What you are asked to do: Extract every line of the listing from the line containing "What distance from" through the final line of the listing, both included, and reproduce them with no changes.

******************************

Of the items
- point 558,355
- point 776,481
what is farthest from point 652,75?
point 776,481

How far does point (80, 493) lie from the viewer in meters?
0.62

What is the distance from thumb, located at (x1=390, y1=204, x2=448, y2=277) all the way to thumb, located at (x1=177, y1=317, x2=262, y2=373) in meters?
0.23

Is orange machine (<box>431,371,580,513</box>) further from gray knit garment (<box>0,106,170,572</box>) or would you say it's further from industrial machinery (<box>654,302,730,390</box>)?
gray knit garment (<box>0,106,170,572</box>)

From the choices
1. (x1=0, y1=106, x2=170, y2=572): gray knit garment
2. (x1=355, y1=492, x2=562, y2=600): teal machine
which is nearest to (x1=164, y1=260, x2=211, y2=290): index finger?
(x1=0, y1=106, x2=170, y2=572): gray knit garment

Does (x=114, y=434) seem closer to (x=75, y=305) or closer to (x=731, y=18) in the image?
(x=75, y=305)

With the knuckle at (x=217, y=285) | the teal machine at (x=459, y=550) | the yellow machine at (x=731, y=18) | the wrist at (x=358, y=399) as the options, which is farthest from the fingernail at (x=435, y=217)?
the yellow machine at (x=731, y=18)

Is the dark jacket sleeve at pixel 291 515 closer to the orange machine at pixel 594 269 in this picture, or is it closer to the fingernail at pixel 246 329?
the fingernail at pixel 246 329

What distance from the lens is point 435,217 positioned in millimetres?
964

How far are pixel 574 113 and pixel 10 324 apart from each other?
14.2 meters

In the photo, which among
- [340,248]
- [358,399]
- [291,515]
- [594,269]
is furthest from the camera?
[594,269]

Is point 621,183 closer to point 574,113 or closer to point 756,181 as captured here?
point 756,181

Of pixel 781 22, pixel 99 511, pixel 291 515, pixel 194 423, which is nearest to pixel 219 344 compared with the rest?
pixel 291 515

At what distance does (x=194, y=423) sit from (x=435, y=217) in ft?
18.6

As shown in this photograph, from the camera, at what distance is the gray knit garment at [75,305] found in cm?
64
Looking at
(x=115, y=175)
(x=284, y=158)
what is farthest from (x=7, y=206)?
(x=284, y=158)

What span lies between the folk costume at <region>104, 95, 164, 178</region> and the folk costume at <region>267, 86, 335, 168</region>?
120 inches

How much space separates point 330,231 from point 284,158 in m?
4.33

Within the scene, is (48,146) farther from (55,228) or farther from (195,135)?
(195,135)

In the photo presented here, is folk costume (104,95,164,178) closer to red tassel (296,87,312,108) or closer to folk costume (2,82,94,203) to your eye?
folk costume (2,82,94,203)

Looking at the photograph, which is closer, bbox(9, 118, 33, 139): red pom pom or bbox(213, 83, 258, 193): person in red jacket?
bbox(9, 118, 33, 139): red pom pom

******************************

Finished exercise:
What distance from the lens is point 435,217 positioned in millimetres?
964

How far are pixel 574 113 and pixel 10 324 apart from each other?
14.2 meters

In the photo, which among
- [340,248]
- [358,399]
- [291,515]
- [594,269]
is furthest from the camera?
[594,269]

Is point 621,183 closer to point 574,113 or closer to point 756,181 as captured here?
point 756,181

Of pixel 781 22, pixel 99 511, pixel 291 515, pixel 194 423, which is nearest to pixel 219 344 compared with the rest?
pixel 291 515

At what distance does (x=194, y=423) sit from (x=435, y=217) in ft?
18.6

As shown in this photograph, from the camera, at what distance is the gray knit garment at [75,305] found in cm?
64
Looking at
(x=115, y=175)
(x=284, y=158)
what is farthest from (x=7, y=206)?
(x=284, y=158)

What span lies between the folk costume at <region>104, 95, 164, 178</region> and the folk costume at <region>267, 86, 335, 168</region>?
120 inches

How much space separates point 330,231 from point 284,158 in m?
4.33

Within the scene, is (48,146) farther from (55,228) or farther from (195,135)?
(195,135)

In the photo presented here, is folk costume (104,95,164,178) closer to red tassel (296,87,312,108) or closer to folk costume (2,82,94,203) to your eye?
folk costume (2,82,94,203)

Looking at the photograph, which is closer, bbox(9, 118, 33, 139): red pom pom or bbox(213, 83, 258, 193): person in red jacket?
bbox(9, 118, 33, 139): red pom pom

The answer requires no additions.